Friends, just because we offer something to God does not mean He is required to find it pleasing. If He is asking me to invite my neighbor over for dinner and share the Gospel with him, and I do everything but that… well, it may not matter what else I do “in His Name” and “for His glory.” The famous adage rings out, “Obedience is better than sacrifice” (1 Samuel 15:22). Additionally, we would do well to humbly reflect on Jesus’ teaching in Matthew 5:23-24: “If you are offering your gift at the altar and there remember that your brother or sister has something against you, leave your gift there in front of the altar. First go and be reconciled to them; then come and offer your gift.”

  1. The status of our heart matters far more than doing all the right things.

This point may be more sobering than the previous one.
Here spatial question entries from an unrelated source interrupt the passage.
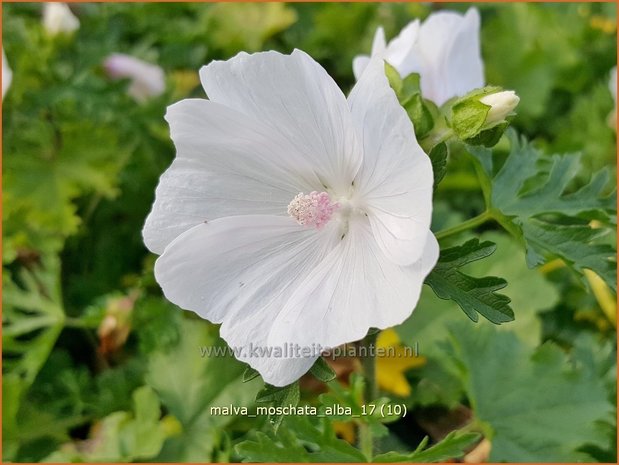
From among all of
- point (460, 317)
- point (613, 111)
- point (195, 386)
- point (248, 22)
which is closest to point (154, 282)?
point (195, 386)

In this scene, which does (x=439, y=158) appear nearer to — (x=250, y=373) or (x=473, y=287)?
(x=473, y=287)

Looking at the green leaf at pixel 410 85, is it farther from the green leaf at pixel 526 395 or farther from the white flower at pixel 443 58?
the green leaf at pixel 526 395

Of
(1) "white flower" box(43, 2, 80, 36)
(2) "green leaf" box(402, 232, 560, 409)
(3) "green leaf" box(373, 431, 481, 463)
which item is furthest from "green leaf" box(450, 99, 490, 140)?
(1) "white flower" box(43, 2, 80, 36)

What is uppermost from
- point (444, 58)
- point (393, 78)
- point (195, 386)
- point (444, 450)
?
point (444, 58)

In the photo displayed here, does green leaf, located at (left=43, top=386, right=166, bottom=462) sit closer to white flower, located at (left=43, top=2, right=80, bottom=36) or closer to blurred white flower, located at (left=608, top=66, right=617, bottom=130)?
white flower, located at (left=43, top=2, right=80, bottom=36)

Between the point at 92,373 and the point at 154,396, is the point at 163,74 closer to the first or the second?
the point at 92,373

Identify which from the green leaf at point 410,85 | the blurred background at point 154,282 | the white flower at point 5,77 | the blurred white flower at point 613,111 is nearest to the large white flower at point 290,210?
the green leaf at point 410,85
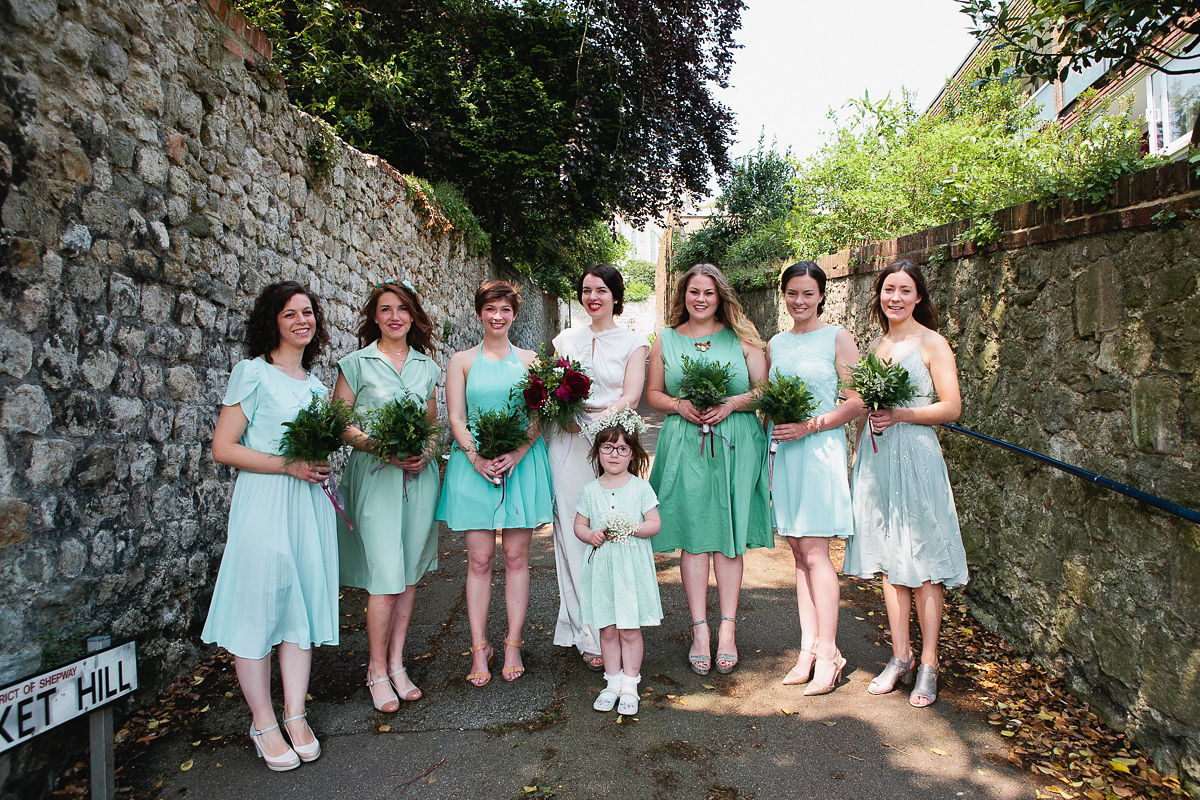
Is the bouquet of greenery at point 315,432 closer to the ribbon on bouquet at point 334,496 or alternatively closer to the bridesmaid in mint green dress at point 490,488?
the ribbon on bouquet at point 334,496

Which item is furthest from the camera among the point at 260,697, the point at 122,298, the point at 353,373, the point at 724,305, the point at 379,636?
the point at 724,305

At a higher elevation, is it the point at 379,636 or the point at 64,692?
the point at 64,692

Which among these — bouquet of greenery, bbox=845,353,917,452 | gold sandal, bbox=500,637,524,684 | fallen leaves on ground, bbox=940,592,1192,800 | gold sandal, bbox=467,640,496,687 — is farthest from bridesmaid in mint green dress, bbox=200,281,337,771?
fallen leaves on ground, bbox=940,592,1192,800

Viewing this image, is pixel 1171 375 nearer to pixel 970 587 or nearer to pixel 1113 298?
pixel 1113 298

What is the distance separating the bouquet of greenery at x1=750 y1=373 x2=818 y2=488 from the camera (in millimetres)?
3658

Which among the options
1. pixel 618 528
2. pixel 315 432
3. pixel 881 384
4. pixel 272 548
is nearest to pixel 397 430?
pixel 315 432

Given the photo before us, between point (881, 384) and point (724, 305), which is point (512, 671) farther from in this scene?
point (881, 384)

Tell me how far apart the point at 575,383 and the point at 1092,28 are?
110 inches

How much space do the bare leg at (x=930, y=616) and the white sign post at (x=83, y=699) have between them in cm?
347

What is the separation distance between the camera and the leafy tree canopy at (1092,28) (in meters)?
2.79

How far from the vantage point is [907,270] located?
3.66 meters

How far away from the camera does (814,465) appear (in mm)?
3791

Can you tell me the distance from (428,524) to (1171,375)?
Result: 132 inches

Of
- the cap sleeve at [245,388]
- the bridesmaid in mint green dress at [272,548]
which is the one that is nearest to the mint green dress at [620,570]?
the bridesmaid in mint green dress at [272,548]
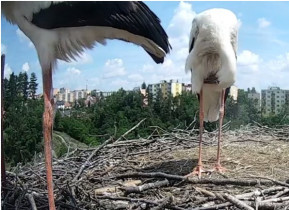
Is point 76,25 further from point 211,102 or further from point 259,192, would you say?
point 211,102

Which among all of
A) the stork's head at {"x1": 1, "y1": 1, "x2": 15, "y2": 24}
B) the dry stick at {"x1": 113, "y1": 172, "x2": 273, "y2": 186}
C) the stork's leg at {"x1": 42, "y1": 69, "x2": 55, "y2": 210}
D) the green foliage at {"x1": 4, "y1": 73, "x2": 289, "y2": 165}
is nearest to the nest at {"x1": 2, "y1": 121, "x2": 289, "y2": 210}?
the dry stick at {"x1": 113, "y1": 172, "x2": 273, "y2": 186}

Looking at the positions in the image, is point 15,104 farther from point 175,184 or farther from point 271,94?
point 271,94

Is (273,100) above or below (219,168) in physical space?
above

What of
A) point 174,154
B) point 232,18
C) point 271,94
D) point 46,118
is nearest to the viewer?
point 46,118

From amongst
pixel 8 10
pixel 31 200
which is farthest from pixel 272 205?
pixel 8 10

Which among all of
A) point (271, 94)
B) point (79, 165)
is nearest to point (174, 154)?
point (79, 165)

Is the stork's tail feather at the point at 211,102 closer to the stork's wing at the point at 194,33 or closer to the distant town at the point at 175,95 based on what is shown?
the stork's wing at the point at 194,33

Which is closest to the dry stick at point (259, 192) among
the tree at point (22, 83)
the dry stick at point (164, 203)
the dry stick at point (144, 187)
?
the dry stick at point (164, 203)
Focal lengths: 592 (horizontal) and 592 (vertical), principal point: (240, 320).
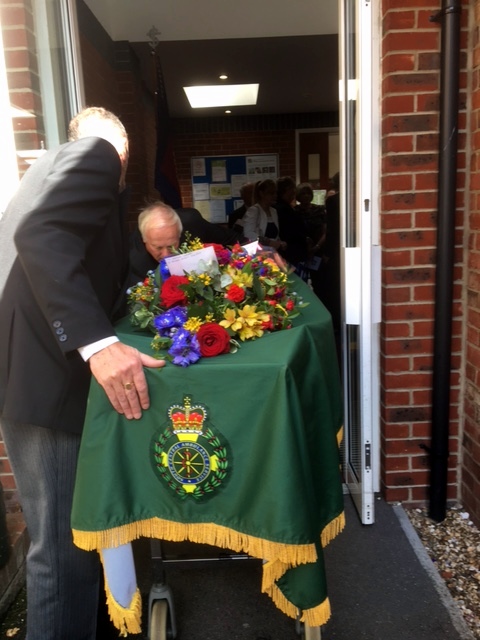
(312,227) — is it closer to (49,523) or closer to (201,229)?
(201,229)

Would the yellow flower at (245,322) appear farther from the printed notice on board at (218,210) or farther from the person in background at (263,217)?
the printed notice on board at (218,210)

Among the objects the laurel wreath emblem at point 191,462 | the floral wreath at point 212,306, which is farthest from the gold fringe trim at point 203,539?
the floral wreath at point 212,306

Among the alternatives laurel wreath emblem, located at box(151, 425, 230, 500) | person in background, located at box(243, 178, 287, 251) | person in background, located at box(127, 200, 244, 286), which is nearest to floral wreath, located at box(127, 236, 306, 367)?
laurel wreath emblem, located at box(151, 425, 230, 500)

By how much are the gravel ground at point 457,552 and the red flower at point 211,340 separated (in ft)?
5.24

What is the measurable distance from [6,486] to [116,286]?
1559 mm

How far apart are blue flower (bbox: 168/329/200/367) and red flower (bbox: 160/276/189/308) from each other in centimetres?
20

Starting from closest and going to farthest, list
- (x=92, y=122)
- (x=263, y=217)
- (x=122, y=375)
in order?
(x=122, y=375)
(x=92, y=122)
(x=263, y=217)

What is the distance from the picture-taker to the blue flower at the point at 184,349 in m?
1.64

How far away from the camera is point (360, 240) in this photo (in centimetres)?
280

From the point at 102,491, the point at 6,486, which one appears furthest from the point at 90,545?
the point at 6,486

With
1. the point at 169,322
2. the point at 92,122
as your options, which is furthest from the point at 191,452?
the point at 92,122

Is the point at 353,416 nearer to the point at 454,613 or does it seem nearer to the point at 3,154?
the point at 454,613

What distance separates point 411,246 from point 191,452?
172cm

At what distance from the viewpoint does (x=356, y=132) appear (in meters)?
2.80
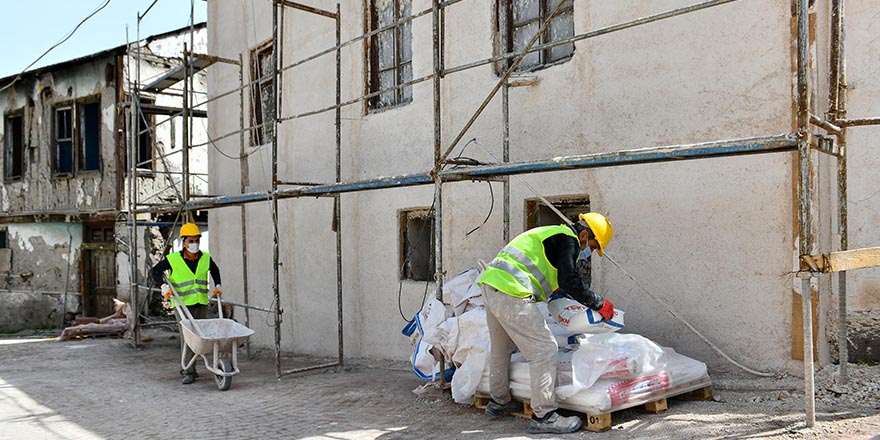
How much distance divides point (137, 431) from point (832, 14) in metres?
6.38

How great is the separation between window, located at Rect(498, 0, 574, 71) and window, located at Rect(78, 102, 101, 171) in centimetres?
1262

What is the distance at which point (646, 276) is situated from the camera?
6.23m

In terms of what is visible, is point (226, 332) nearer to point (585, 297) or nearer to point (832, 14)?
point (585, 297)

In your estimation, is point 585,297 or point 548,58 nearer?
point 585,297

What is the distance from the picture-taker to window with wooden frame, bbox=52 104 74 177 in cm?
1739

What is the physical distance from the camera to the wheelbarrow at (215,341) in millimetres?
7711

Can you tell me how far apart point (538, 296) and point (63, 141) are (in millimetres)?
15749

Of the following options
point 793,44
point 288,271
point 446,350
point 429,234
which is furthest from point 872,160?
point 288,271

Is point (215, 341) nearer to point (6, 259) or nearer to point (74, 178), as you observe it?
point (74, 178)

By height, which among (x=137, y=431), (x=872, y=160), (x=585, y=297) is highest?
(x=872, y=160)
It’s possible to fit the mold of a squeaky clean Christian while one’s heart is still out of alignment. It reminds me of that terrifying account in Matthew 7: “Not everyone who says to Me, ‘Lord, Lord,’ will enter the Kingdom of Heaven, but only the one who does the will of my Father who is in Heaven. Many will say to Me on that day, ‘Lord, Lord, did we not prophesy in Your Name and in Your Name drive out demons and in Your Name perform many miracles?’ Then I will tell them plainly, ‘I never knew you. Away from Me, you evildoers’ ” (verses 21-23)!

God, have mercy on us.

As the Father spoke to Cain in Genesis, Jesus similarly speaks in Revelation 2:4-5, “I hold this against you: you have forsaken the love you had at first. Consider how far you have fallen! Repent and do the things you did at first. If you do not repent, I will come to you and remove your lampstand from its place” (NIV). I also like the way The Passion Translation renders this passage: “But I have this against you: you have abandoned the passionate love you had for Me at the beginning. Think about how far you have fallen! Repent and do the works of love you did at first. I will come to you and remove your lampstand from its place of influence if you do not repent.” And for good measure, here is the Message: “But you have walked away from your first love—why? What’s going on with you, anyway? Do you have any idea how far you’ve fallen? A Lucifer fall! Turn back! Recover your dear early love. No time to waste, for I’m well on My way to removing your light from the golden circle.”


The reality is, if our hearts are right with God—cheerfully submissive to His will, accepting His discipline, adoring Him more than life—then our behavior will follow in kind. Our lives will naturally express what our hearts are full of. And a pure heart is what God has always been after, a virgin-hearted bride to offer His Son Jesus, uncorrupted by the ideals of the world and free from the deforming power of sin.

Pray with me.

Lord Jesus, may I bring to You a gift that is suitable for You—not a gift of leftovers, not a gift of pretense, not a gift of self-righteousness. May I bring to you a gift of love that flows from a pure heart, one that has been rinsed clean by the blood and by the Word, governed by the Holy Spirit. As I live my life for You, I also want You to live Your life through me. Help me, help me. Amen.